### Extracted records
'''

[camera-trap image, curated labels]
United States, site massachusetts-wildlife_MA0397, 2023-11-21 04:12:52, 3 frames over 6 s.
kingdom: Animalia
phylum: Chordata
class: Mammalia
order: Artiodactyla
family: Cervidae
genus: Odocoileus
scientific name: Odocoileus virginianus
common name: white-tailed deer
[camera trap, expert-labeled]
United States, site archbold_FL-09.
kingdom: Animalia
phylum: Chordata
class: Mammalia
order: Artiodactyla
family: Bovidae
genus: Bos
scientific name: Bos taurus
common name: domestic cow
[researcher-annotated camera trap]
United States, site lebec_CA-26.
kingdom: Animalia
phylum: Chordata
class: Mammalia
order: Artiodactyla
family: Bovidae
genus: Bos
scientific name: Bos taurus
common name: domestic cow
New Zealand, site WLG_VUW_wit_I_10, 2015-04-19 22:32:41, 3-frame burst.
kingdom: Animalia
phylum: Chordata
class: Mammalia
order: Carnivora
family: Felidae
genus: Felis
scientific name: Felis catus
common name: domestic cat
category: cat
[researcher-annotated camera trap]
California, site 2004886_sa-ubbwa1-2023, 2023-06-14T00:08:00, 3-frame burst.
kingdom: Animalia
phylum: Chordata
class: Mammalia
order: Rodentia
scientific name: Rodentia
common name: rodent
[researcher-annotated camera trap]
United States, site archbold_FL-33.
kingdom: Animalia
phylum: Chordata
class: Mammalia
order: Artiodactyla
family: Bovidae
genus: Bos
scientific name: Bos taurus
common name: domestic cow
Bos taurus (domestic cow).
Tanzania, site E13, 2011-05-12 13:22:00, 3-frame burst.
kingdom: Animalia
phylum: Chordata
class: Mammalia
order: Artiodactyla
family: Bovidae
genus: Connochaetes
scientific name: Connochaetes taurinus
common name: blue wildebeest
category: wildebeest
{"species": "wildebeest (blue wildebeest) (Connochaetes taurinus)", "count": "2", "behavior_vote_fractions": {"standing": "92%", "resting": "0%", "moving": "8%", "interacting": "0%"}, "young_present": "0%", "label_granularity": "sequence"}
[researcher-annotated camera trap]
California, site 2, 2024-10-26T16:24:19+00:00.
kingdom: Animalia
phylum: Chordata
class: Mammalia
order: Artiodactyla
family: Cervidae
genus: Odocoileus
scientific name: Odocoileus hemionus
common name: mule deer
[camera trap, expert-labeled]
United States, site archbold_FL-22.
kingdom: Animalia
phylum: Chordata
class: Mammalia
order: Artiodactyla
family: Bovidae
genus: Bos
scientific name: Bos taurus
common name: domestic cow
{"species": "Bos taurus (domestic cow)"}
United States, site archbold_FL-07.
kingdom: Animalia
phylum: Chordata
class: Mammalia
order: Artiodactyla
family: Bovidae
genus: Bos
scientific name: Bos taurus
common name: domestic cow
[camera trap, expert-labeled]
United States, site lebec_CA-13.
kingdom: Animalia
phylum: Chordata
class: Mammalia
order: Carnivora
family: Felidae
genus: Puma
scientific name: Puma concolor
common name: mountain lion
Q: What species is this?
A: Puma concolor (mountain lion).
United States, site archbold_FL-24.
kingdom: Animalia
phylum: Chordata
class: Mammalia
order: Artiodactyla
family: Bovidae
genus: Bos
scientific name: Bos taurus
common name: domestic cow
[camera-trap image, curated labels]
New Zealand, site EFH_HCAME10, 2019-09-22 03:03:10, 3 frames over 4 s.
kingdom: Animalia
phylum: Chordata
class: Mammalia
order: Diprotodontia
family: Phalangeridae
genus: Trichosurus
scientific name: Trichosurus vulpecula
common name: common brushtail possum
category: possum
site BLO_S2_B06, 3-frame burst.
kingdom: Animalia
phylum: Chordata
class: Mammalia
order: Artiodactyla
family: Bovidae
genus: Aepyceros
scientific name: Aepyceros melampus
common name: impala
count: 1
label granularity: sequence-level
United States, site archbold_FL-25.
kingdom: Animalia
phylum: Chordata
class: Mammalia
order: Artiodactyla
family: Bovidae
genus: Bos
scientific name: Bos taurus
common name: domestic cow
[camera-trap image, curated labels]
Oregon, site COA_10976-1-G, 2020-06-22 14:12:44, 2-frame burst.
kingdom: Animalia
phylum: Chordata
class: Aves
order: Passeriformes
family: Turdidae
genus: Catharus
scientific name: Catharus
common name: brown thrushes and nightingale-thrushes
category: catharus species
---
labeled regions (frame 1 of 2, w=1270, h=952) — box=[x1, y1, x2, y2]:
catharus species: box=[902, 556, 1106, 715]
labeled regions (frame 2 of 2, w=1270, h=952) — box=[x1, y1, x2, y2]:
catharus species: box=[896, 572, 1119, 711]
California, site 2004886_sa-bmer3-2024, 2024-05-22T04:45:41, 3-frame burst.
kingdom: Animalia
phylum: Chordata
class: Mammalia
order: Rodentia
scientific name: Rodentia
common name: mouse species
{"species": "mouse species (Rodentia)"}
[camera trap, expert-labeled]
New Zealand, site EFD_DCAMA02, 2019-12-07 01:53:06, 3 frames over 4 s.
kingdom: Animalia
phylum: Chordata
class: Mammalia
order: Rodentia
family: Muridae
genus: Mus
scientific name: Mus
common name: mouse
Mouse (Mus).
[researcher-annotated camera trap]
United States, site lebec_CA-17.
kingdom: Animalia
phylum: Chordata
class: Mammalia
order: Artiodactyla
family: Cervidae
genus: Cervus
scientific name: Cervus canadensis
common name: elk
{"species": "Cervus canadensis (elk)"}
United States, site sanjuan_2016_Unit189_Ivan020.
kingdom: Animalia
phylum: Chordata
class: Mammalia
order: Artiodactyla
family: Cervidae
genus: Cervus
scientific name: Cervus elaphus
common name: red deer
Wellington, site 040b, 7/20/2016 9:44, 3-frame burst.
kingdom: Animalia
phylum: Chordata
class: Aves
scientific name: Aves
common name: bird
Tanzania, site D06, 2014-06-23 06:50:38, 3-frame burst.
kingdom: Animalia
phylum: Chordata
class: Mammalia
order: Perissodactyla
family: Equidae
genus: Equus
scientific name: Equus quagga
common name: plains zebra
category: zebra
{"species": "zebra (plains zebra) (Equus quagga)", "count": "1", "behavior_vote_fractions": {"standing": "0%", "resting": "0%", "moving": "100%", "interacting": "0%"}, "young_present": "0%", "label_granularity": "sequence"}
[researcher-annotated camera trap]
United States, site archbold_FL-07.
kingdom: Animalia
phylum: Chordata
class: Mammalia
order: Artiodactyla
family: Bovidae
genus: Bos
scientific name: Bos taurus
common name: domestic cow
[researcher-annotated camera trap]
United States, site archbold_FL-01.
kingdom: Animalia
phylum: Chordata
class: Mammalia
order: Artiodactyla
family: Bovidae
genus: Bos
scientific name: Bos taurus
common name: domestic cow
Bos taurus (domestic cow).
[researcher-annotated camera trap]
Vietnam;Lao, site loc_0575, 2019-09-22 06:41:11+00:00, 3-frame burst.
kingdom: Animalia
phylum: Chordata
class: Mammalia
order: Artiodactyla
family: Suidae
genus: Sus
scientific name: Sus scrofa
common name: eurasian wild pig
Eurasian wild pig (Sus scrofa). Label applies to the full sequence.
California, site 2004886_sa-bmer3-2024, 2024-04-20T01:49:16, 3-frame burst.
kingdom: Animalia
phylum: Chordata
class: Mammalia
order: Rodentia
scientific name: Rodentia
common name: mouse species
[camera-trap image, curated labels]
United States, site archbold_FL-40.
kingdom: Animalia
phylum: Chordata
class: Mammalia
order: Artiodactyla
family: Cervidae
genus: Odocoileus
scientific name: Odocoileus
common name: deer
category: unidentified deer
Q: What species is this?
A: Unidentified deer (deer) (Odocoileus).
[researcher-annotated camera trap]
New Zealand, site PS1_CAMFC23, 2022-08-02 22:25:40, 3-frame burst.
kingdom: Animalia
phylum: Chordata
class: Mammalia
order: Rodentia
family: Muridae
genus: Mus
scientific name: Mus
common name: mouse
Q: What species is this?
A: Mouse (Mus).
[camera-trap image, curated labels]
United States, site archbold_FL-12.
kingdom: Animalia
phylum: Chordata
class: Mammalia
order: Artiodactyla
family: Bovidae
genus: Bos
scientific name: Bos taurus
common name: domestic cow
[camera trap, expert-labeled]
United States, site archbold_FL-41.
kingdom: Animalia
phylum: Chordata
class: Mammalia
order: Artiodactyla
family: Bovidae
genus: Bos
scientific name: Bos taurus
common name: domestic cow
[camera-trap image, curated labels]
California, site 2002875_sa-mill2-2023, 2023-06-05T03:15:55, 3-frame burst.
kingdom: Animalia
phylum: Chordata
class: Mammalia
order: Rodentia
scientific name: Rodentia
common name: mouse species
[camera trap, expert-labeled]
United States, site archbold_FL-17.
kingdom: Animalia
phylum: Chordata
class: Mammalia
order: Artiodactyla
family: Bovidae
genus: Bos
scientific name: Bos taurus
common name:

'''

### What the task asks
Establish how many lines of the entries hold the word "category", giving nothing but the number.

### Your solution
6